|M.Sc Student||Bavli Keren|
|Subject||Firgun: Construct Identification, Characterization|
and Examination of its Validity
|Department||Department of Industrial Engineering and Management||Supervisor||Professor Emeritus Miriam Erez|
|Full Thesis text|
This research presents, for the first time, a concept that has not been examined yet in academic literature - Firgun, a word in the Hebrew language. Firgun is the ability to view the success or virtue of the other with feelings of good will and sympathy, without jealousy or envy (Shvika, 1997). The research goals are A) Identifying factors that create Firgun in the organization. B) Characterizing the Firgun. C) Examining Firgun's influence on outcome variables. D) Testing the convergent and divergent validity of a newly created measure of Firgun. This research focuses on the individual level of Firgun. Following the validation of the new measure it will be possible to identify the Firgun culture at the organizational level.

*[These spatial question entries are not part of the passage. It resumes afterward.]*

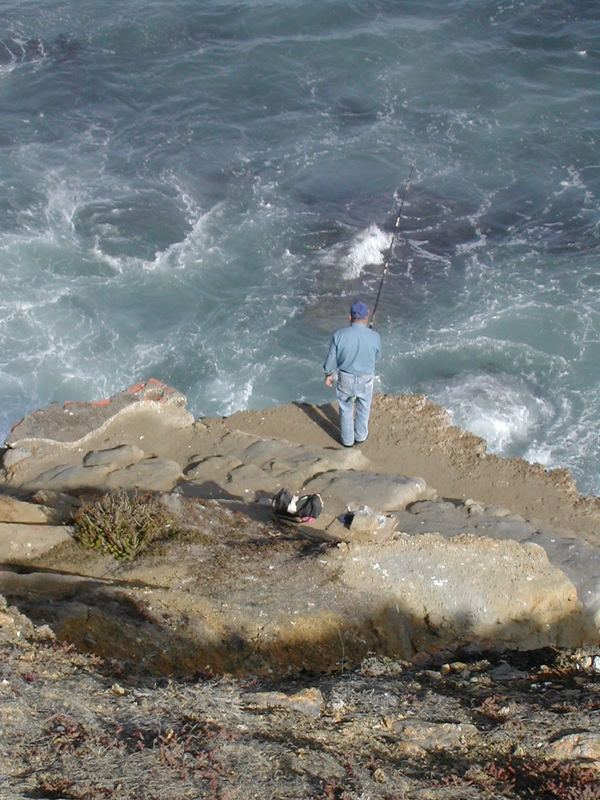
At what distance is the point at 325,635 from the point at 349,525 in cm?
157

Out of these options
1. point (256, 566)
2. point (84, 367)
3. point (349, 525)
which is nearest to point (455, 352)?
point (84, 367)

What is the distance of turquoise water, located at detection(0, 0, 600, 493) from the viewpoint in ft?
59.7

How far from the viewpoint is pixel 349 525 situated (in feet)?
32.2

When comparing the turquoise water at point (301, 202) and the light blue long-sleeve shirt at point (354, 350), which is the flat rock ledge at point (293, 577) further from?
the turquoise water at point (301, 202)

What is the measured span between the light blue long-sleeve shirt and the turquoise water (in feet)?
17.3

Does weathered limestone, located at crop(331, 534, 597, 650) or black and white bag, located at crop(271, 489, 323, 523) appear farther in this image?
black and white bag, located at crop(271, 489, 323, 523)

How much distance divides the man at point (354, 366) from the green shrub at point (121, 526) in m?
3.13

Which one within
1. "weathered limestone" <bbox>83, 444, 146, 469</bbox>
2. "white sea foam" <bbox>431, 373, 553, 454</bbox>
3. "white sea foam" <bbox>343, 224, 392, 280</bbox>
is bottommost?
"white sea foam" <bbox>431, 373, 553, 454</bbox>

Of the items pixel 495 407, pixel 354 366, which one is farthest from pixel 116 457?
pixel 495 407

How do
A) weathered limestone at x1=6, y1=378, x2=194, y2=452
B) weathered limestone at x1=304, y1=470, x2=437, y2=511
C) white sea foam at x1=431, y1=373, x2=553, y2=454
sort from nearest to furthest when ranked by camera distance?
weathered limestone at x1=304, y1=470, x2=437, y2=511
weathered limestone at x1=6, y1=378, x2=194, y2=452
white sea foam at x1=431, y1=373, x2=553, y2=454

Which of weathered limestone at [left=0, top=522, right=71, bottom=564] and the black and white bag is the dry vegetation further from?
the black and white bag

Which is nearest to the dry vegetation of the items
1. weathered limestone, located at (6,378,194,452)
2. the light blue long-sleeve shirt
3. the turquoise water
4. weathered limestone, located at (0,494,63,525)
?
weathered limestone, located at (0,494,63,525)

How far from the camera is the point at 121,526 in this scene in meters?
9.16

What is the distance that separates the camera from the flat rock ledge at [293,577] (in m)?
8.25
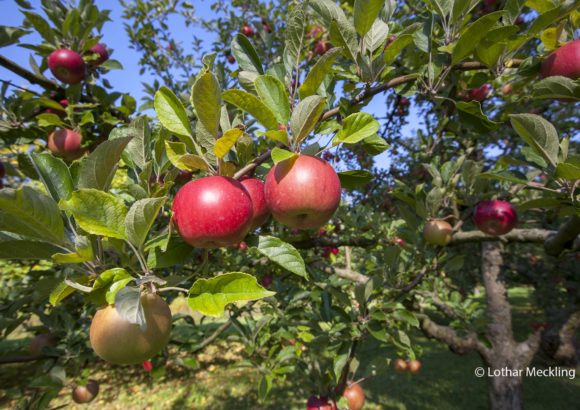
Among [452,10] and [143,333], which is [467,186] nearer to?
[452,10]

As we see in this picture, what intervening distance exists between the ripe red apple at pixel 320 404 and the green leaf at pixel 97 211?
228cm

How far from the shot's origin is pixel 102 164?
87cm

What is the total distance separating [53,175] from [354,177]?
96 centimetres

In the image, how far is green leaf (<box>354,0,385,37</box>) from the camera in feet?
3.50

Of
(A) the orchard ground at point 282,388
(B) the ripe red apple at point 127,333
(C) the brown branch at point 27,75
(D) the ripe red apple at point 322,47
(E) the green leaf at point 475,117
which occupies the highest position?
(D) the ripe red apple at point 322,47

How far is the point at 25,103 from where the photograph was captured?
7.42 feet

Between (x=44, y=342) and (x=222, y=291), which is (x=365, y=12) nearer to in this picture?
(x=222, y=291)

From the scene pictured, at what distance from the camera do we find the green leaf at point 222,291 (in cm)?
77

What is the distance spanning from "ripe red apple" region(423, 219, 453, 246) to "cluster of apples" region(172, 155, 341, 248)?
5.63 ft

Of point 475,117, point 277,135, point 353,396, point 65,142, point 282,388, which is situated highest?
point 65,142

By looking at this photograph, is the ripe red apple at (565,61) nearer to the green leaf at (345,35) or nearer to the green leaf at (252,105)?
the green leaf at (345,35)

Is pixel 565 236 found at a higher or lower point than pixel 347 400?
higher

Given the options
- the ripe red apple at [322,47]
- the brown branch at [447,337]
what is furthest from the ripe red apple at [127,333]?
the ripe red apple at [322,47]

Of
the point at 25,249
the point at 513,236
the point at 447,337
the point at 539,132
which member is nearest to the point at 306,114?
the point at 25,249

Procedure: 1) two pilot studies with open ended questions identified the meaning of Firgun and its characteristics. 2) A new measure was constructed- a measurement of firgun. 3) We tested the construct validity of the measure. A factor analysis of the new tool of firgun suggests that it is an attitudinal variable of cognitive, emotional and behavioral aspects. Although the correlations show relationships between Firgun and theoretically similar variables -- envy, social support and basking in the glory of the other -- using the factor analysis method, and the Compared Multiple 4 Regression Models across 13 Criterion Variables of 156 incidents using the Fisher test suggest that Firgun is a significantly different construct from each one of the theoretically similar variables: There was also a positive correlation found between collectivism and firgun.
The significance of this project is in (a) introducing a new construct that has potentially important implications to employees’ well-being and job performance in organizations; (b) examining the construct validity of a measuring tool to assess this phenomenon.